抜き出した文章:

###

胸陽不宣とは

胸陽不宣(きょうようふせん)とは、胸部を温め・巡らせ・気機を通じさせる胸中の陽気(とくに心陽・肺気・宗気)がうまく発散・流通できず、胸部の気血運行が停滞した状態を指します。
胸陽は、呼吸・血行・胸中の気機の昇降出入を統括する働きをもつため、その宣発が失調すると、胸悶・胸痛・呼吸苦・動悸などの症状が現れます。


主な原因には、寒邪の侵入、痰湿の停滞、瘀血阻滞、陽気不足などがあります。とくに寒邪や痰湿が胸中に停滞すると、陽気の温通作用が抑えられ、胸陽の宣通が妨げられます。


主な症状としては、胸悶・胸痛(圧迫感・刺痛)、呼吸が浅い、動悸、息切れ、寒がる、顔色蒼白、舌質暗または淡、脈沈・遅・渋などがみられます。痰湿が関与する場合は胸苦しさと痰多、瘀血が強い場合は刺痛・固定痛が目立ちます。


病機のポイントは、「胸中陽気の宣通失調 → 気血運行阻滞」にあります。すなわち、温通・推動・宣散という胸陽の働きが低下することで、胸部の気血水が停滞し、心肺機能の失調が生じます。


治法は、温陽通陽・宣痺開結・理気活血・化痰散結などが基本となります。原因に応じて、温陽散寒・通陽化飲・活血化瘀などを組み合わせます。

###

課題の指示: 胸陽不宣についての文章で、主な原因として挙げられているものをすべて書き出してください。

(保存されたデータ項目)

###

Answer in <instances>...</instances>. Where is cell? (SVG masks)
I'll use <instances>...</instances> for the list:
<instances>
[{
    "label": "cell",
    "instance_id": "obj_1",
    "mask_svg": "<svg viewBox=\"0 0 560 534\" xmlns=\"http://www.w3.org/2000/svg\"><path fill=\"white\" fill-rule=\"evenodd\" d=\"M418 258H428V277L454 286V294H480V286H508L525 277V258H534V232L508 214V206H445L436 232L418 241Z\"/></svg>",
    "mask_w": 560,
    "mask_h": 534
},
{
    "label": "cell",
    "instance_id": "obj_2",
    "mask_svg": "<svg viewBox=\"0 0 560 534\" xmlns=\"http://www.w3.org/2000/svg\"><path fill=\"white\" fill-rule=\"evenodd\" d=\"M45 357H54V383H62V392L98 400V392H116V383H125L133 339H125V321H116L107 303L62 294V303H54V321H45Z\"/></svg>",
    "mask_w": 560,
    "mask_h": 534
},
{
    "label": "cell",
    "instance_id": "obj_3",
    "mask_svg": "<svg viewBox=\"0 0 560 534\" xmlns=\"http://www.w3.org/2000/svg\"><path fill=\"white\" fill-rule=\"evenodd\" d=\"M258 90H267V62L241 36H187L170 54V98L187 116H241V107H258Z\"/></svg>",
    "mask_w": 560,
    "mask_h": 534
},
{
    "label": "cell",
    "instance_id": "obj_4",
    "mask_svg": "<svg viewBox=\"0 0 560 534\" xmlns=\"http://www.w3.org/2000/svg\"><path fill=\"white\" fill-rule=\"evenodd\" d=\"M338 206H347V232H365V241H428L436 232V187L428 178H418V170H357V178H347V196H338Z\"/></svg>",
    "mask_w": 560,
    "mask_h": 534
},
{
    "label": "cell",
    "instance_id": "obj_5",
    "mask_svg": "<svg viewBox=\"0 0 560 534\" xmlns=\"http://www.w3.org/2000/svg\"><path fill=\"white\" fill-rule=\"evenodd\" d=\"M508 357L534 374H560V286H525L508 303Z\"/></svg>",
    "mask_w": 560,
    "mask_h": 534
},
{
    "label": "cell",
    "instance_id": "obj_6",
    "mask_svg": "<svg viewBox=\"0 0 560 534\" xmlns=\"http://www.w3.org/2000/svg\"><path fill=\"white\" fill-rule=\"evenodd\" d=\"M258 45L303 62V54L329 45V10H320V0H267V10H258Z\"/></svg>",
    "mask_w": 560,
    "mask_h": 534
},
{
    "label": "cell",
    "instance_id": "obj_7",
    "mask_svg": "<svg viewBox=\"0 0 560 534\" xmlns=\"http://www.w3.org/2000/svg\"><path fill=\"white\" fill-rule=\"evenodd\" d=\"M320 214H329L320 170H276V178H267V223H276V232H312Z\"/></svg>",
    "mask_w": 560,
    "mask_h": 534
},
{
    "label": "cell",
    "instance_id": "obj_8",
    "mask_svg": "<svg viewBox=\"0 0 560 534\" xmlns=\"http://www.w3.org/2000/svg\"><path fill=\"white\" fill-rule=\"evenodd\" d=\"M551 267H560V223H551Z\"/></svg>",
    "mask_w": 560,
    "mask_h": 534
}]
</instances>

###

答え: 寒邪の侵入、痰湿の停滞、瘀血阻滞、陽気不足